Color Palette Accessibility: Check Contrast Before You Ship
A palette can look polished in a design file and still fail when text, buttons, alerts, links, and disabled states are placed on real backgrounds. Color accessibility needs to be checked in context.
The most common mistake is testing one primary color and calling the palette accessible. Interfaces use many combinations: text on cards, subtle borders, hover states, badges, warnings, and focus outlines.
Test the combinations users actually see
List the foreground and background pairs in the interface before changing colors. This includes body text, muted text, buttons, links, inputs, errors, success messages, and navigation states.
- Check contrast for normal text and small labels separately.

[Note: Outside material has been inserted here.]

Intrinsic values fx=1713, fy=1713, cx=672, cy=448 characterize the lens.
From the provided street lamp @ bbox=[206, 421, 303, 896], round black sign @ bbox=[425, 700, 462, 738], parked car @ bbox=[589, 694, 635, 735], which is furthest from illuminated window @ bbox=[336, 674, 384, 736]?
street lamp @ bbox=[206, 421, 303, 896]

- Test light and dark surfaces if the site supports both themes.
- Avoid relying on color alone to communicate errors or success.
- Document the allowed text colors for each background token.

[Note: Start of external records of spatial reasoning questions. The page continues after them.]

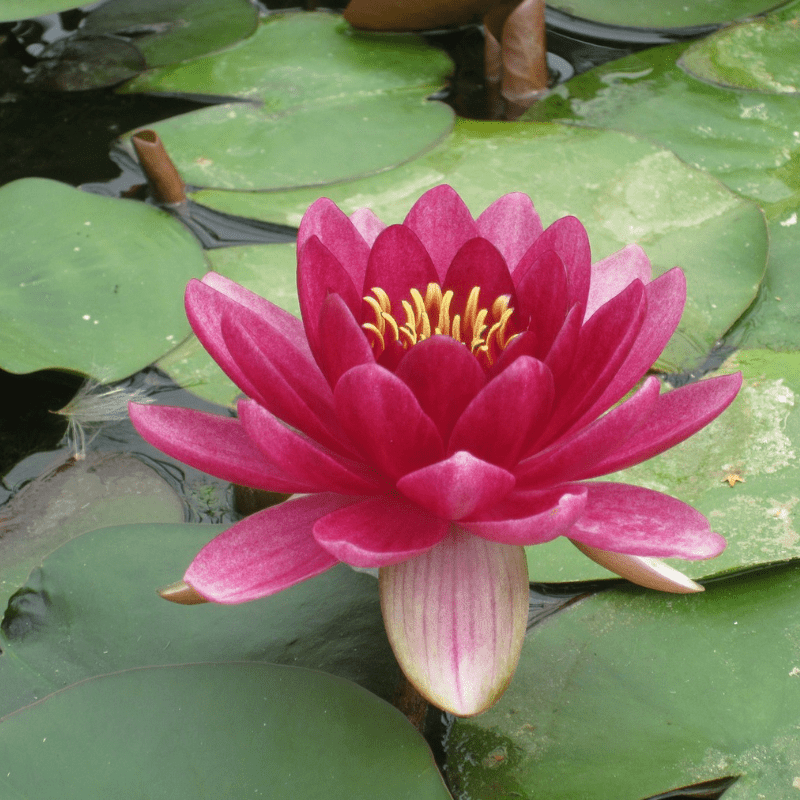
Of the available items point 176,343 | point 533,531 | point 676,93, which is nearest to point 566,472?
point 533,531

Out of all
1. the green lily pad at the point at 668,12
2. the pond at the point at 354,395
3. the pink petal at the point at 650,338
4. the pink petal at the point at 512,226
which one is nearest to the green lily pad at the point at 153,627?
the pond at the point at 354,395

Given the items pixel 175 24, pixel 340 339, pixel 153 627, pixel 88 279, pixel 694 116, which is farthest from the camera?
pixel 175 24

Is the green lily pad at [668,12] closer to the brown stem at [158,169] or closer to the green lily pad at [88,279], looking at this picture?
the brown stem at [158,169]

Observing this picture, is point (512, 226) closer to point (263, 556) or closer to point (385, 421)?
point (385, 421)

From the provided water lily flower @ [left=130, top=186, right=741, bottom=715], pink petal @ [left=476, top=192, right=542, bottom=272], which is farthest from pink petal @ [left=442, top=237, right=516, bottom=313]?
pink petal @ [left=476, top=192, right=542, bottom=272]

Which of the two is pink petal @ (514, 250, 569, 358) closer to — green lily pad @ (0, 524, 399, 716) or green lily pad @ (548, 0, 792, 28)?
green lily pad @ (0, 524, 399, 716)

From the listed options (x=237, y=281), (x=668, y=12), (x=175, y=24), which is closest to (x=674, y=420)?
(x=237, y=281)

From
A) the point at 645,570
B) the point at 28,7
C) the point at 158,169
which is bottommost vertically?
the point at 645,570

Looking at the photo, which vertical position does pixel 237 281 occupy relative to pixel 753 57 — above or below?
below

Look beyond the brand color
Brand colors often need adjusted shades for UI work. A strong marketing blue may not provide enough contrast as button text, and a soft gray may disappear on tinted backgrounds.

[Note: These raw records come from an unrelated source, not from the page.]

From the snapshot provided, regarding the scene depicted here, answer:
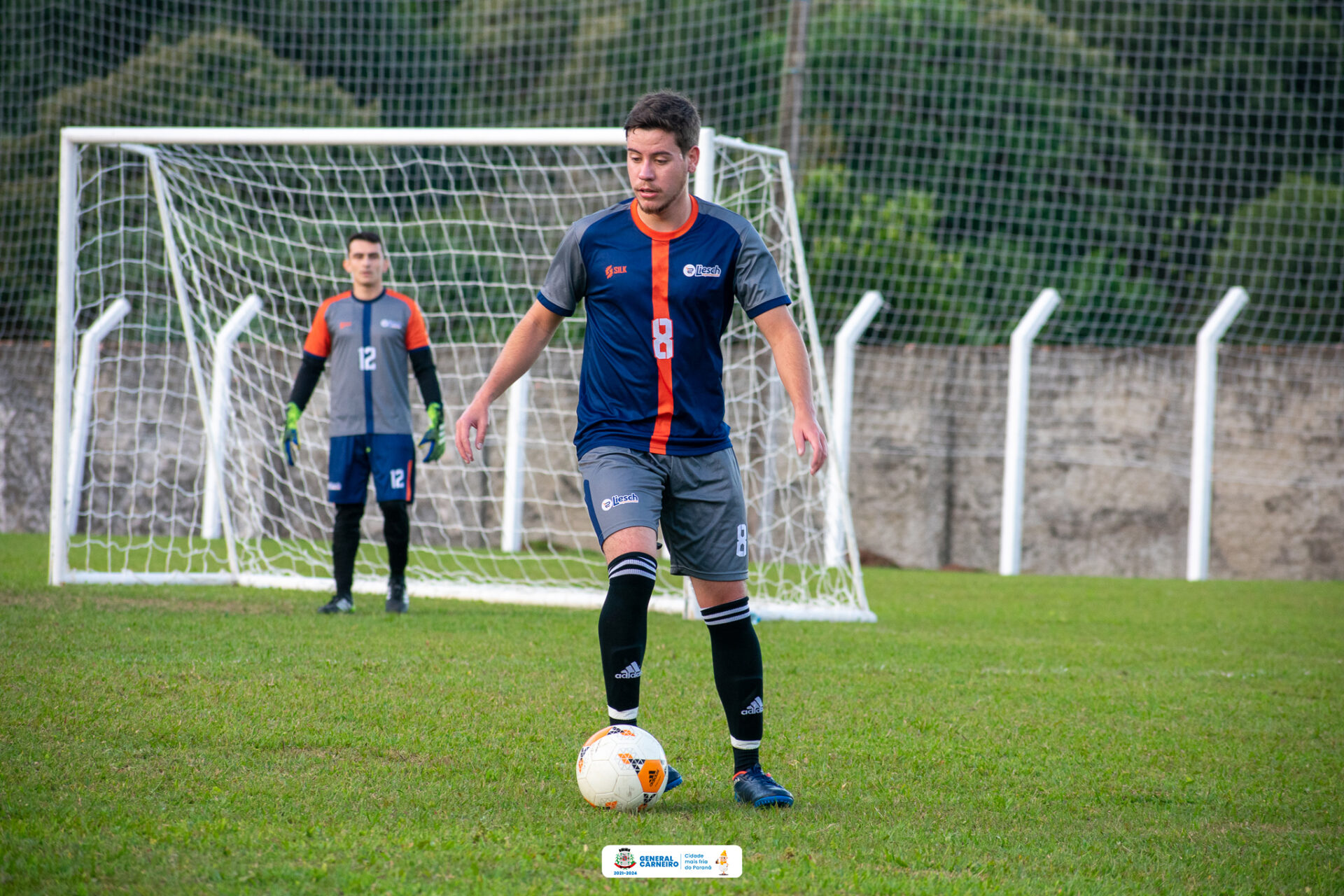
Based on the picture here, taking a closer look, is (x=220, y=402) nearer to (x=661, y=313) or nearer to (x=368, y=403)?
(x=368, y=403)

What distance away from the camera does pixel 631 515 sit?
344 cm

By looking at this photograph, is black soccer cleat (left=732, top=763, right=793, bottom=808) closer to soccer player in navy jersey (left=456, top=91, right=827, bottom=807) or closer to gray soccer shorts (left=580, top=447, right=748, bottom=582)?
soccer player in navy jersey (left=456, top=91, right=827, bottom=807)

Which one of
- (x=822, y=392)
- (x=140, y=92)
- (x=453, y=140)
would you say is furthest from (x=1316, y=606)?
(x=140, y=92)

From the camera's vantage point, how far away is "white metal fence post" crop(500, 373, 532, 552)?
12.1m

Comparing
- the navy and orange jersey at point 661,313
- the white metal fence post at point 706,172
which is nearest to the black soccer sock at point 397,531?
the white metal fence post at point 706,172

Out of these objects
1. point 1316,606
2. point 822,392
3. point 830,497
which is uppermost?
point 822,392

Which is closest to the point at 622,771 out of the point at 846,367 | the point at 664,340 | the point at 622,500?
the point at 622,500

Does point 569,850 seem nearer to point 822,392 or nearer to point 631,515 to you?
point 631,515

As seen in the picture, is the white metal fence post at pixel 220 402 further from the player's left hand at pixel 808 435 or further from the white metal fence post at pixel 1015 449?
the white metal fence post at pixel 1015 449

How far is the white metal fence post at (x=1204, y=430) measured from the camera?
38.4ft

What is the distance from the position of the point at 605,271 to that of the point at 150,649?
312cm

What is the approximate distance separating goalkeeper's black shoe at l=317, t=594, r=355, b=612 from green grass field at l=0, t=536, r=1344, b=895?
212 millimetres

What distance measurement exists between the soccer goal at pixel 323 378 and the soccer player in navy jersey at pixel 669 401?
3.63 m

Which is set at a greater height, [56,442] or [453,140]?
[453,140]
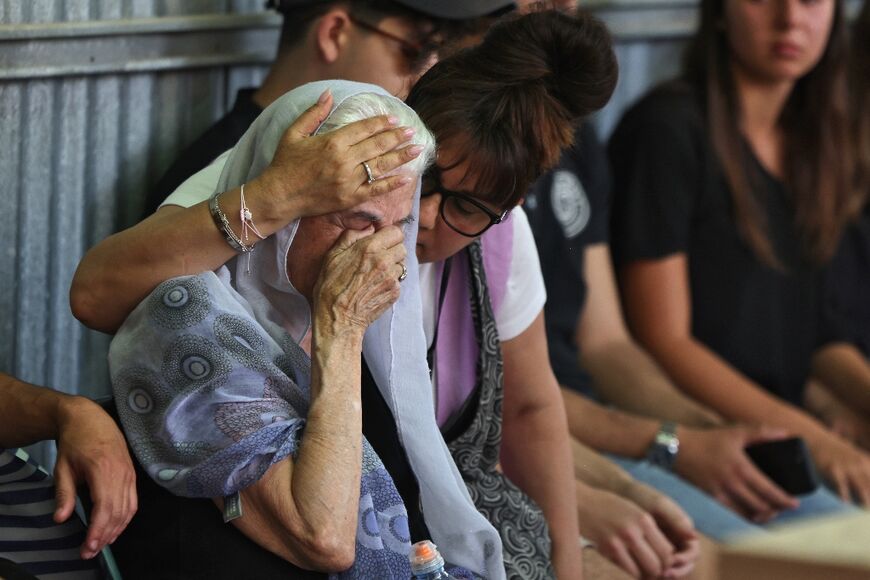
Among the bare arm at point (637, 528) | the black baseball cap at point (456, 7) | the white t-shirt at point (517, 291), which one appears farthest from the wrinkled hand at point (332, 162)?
the bare arm at point (637, 528)

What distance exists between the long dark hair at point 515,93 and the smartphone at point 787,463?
1.32 m

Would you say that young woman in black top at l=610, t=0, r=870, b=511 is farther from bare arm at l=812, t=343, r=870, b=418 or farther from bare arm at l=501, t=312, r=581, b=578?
bare arm at l=501, t=312, r=581, b=578

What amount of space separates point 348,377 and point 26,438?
1.65 feet

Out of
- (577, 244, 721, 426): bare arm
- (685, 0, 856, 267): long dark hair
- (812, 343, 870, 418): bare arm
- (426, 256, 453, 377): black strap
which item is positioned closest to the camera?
(426, 256, 453, 377): black strap

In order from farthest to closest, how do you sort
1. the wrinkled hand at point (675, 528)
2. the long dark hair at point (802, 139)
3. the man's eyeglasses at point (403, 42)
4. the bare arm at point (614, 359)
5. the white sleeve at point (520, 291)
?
the long dark hair at point (802, 139) → the bare arm at point (614, 359) → the wrinkled hand at point (675, 528) → the man's eyeglasses at point (403, 42) → the white sleeve at point (520, 291)

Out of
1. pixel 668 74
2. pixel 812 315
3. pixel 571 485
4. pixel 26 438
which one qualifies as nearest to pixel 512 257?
pixel 571 485

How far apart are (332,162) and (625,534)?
1.16 m

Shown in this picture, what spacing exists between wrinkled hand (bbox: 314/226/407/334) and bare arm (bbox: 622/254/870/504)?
5.52ft

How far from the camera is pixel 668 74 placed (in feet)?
13.8

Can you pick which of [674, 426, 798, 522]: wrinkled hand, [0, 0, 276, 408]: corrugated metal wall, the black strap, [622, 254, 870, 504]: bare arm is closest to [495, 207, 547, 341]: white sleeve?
the black strap

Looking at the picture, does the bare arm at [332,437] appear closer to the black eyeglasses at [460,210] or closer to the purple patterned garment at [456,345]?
the black eyeglasses at [460,210]

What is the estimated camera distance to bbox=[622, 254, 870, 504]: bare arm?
3367mm

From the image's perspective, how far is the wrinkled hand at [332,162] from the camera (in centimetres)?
172

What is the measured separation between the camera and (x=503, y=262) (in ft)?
7.30
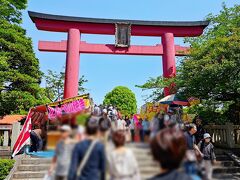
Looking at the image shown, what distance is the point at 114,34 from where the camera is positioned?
51.9ft

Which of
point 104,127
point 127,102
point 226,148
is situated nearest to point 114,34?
point 226,148

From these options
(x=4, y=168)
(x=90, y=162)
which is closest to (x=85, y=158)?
(x=90, y=162)

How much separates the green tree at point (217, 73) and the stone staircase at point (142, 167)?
7.15ft

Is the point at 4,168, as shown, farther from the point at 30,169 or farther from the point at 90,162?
the point at 90,162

- Create darker and lighter shades from the same base color.
- Check focus outlines against every surface where they appear.
- Preview disabled controls so they are muted but still understandable.
- Use names based on purpose, not only color appearance.
Create a palette with rules
Use a palette tool to generate shades, then test contrast before the colors enter CSS variables or a design system. The rule should be clear enough that future components use the same accessible combinations.
Accessible color work is less about taste and more about repeatable decisions. Good palettes make the correct UI choice easy.